Valpreda: luoghi comuni da sfatare sulle malattie

Arrivano sani, in Piemonte. Poi si ammalano: perché il clima è troppo freddo e loro non hanno da vestirsi, perché mangiano poco e male, perché lavorano in condizioni pericolose. Si ammalano insomma per le stesse ragioni che fanno sì che anche tra gli italiani i poveri abbiano una salute più precaria dei ricchi. Così Mario Valpreda, assessore alla sanità della Regione ha descritto ieri al ministro Paolo Ferrero il quadro dettagliato della situazione sanitaria degli immigrati in Piemonte.
«Una situazione complessa – ha spiegato Valpreda – perché complessa è l’immigrazione nella nostra regione. Abbiamo qui gente di 190 nazioni. E le situazioni sono diverse da zona a zona: in città come Torino e Vercelli c’è ormai una consuetudine alla convivenza. In altre come Alessandria e Cuneo o in aree rurali e collinari, il fenomeno è più recente e ad evoluzione tumultuosa». Tre sono i tipi di problemi sanitari più frequenti: «Quelli di importazione che dipendono cioè da caratteristiche ereditarie della popolazioni immigrate o legati a malattie endemiche nei paesi d’origine. Poi le malattie da adattamento, in particolare patologie psichiatriche. Infine quelle acquisite, qui». Il quadro di queste ultime è molto vario: «C’è un’alta frequenza di patologie dell’apparato respiratorio perché molti degli immigrati arrivano da paesi più caldi. E spesso non possono vestirsi adeguatamente o riscaldare a sufficienza le case». La scarsa igiene e la convivenza forzata è poi causa anche di altre malattie molto diffuse tra gli immigrati come la tubercolosi o le patologie sessualmente trasmesse. Così come l’alimentazione scarsa e poco sana causa patologie dell’apparato digerente, l’ulcera prima di tutto: qui però le cause si incrociano, dice Valpreda, con quelle psicologiche, con il disagio mentale che è causato dal brusco cambiamento di abitudini di vita.

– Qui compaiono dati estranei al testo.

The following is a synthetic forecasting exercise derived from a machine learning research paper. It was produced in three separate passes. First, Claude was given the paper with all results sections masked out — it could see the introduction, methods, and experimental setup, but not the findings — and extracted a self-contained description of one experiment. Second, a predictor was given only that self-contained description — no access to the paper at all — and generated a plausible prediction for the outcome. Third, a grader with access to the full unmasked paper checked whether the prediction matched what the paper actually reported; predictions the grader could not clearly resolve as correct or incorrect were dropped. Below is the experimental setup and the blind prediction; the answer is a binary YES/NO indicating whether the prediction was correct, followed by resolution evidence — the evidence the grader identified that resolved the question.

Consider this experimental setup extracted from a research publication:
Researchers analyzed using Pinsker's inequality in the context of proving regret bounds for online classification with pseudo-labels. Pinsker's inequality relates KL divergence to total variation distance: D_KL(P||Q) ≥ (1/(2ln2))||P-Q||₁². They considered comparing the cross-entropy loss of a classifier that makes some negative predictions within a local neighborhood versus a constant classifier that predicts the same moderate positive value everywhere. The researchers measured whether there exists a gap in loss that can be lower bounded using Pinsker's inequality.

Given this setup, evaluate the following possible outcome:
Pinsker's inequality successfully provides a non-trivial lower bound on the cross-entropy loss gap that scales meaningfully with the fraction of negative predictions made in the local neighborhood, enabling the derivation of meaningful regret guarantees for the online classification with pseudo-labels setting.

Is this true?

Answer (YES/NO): YES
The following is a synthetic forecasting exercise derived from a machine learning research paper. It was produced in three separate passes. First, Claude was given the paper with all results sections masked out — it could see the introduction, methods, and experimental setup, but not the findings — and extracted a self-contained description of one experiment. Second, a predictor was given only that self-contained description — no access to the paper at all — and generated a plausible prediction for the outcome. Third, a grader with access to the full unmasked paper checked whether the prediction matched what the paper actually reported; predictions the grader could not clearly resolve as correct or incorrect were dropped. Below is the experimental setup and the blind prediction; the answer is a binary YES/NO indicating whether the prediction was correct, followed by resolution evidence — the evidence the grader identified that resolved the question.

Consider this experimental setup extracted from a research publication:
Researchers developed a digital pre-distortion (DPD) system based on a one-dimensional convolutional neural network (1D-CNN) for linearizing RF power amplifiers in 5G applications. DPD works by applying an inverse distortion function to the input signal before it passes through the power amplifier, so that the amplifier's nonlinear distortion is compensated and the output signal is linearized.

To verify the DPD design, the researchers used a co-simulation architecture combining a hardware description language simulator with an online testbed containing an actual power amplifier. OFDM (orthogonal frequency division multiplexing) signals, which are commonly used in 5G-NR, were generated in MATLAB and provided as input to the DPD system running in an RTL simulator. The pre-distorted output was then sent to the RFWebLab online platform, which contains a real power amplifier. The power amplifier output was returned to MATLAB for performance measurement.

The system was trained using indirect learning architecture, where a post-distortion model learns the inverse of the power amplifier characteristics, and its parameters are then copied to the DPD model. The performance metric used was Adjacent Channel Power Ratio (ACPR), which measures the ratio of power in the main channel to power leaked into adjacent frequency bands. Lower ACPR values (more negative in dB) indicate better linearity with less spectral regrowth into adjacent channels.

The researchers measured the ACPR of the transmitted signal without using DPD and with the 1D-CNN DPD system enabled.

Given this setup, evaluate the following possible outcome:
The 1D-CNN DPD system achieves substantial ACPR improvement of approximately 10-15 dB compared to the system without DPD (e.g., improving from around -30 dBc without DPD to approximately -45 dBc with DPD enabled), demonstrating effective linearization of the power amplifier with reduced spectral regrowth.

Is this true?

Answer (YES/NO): NO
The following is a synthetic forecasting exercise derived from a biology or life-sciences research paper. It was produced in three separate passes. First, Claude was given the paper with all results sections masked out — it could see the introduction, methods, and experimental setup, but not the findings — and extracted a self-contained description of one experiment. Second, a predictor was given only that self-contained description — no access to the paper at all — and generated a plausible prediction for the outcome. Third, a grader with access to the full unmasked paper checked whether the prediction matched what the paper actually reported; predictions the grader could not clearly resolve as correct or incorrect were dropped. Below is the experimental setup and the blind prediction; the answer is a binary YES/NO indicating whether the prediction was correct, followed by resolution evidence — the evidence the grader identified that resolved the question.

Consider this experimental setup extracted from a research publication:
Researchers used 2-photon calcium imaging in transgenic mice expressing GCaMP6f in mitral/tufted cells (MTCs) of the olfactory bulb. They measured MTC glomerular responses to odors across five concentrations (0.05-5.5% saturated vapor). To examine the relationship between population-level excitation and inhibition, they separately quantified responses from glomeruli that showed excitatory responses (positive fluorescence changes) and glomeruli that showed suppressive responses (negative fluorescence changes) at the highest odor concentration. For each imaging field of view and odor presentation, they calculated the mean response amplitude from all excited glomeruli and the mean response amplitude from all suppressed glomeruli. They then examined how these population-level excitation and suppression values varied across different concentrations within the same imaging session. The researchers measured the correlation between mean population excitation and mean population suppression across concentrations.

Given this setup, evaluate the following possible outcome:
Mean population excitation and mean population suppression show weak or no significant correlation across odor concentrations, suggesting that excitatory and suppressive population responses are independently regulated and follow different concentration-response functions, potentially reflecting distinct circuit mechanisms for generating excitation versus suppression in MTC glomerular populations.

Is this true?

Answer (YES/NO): NO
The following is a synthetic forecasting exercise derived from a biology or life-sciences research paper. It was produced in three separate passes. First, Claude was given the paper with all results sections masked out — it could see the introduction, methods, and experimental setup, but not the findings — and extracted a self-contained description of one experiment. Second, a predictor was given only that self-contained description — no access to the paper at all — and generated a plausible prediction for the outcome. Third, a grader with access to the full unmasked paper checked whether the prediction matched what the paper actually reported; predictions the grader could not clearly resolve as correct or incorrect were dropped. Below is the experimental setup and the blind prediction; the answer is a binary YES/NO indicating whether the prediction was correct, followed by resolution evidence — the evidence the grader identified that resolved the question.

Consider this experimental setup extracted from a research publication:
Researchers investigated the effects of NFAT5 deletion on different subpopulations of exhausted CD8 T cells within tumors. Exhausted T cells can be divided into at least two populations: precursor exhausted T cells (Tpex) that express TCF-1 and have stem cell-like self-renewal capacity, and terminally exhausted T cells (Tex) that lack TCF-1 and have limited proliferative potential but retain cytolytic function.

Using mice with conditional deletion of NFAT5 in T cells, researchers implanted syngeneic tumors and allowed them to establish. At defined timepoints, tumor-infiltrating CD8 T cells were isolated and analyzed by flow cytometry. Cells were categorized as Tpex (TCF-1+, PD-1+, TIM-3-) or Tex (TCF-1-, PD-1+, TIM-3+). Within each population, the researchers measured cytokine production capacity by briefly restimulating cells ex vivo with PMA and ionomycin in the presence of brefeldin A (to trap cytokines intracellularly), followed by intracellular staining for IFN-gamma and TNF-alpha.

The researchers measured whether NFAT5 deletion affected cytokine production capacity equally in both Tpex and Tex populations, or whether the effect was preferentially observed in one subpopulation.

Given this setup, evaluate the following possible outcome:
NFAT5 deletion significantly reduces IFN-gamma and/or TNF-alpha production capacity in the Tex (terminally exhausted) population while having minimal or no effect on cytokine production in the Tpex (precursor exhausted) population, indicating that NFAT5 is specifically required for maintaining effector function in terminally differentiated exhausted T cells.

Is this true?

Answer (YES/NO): NO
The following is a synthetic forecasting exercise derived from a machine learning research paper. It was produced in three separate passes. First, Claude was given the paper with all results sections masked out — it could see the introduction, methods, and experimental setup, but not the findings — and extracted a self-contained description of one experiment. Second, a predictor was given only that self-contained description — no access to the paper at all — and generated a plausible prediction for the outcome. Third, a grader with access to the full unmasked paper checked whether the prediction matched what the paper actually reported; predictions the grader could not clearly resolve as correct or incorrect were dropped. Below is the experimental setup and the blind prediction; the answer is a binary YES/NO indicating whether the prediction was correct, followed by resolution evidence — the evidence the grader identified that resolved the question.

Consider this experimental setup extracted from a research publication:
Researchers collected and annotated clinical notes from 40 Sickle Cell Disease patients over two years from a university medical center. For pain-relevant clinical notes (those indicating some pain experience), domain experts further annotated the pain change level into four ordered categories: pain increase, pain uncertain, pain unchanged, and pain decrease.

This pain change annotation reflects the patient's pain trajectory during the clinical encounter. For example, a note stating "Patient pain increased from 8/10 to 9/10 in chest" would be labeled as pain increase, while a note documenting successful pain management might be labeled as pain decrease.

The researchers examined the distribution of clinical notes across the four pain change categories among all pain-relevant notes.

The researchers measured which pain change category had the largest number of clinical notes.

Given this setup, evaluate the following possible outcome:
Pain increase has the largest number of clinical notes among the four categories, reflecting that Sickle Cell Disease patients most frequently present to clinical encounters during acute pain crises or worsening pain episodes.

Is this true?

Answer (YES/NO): NO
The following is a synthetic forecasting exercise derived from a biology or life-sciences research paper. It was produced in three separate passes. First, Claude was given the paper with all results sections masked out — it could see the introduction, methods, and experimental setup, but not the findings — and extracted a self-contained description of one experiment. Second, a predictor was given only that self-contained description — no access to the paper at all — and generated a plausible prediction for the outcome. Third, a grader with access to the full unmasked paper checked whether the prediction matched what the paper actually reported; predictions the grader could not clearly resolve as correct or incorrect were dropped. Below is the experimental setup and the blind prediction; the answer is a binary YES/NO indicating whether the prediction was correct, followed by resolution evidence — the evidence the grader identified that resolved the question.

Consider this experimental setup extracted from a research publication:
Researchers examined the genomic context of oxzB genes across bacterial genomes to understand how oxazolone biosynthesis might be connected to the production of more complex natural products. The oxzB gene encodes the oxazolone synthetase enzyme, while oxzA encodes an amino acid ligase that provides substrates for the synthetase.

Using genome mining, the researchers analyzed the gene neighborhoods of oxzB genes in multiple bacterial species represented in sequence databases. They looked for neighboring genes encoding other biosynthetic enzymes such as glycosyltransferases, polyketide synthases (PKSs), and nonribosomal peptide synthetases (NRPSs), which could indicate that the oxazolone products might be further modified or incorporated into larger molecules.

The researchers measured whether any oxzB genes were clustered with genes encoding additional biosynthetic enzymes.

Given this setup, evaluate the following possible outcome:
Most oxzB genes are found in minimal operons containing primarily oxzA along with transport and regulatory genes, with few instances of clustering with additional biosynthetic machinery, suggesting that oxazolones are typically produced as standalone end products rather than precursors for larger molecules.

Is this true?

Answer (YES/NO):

Poi ci sono gli infortuni sul lavoro:
«Tanti, oltre 6 mila quelli che riguardano ogni anno extracomunitari in Piemonte – spiega Valpreda – di questi una ventina sono mortali». Incidenti che riguardano più chi proviene da Africa e Asia, che si trova ad affrontare, nell’edilizia, nella siderurgia, compiti del tutto nuovi a differenza di chi arriva dall’Est Europa che tende a fare qui lo stesso lavoro che aveva nel paese d’origine. E poi c’è la questione dell’assistenza: «L’80 per cento degli immigrati ha tra i 15 e i 65 anni. Ma gli anziani sono in aumento. C’è scarsa capacità spesso di accedere ai servizi sanitari per le difficoltà linguistiche e così via. Anche per questo, perché le mamme non si sottopongono a visite prenatali, tra gli immigrati è più alto il numero di bambini nati prematuri o malformati. E aumentano anche gli aborti volontari: tra le ragazze rumene, cinesi, peruviane, nonostante le loro culture sia tradizionalmente antiabortiste». Tutto ciò nonostante in Piemonte esistano ormai 12 centri Isi (informazione sanitaria immigrati) in cui passano ogni anno 50 mila persone, un sesto della popolazione immigrata.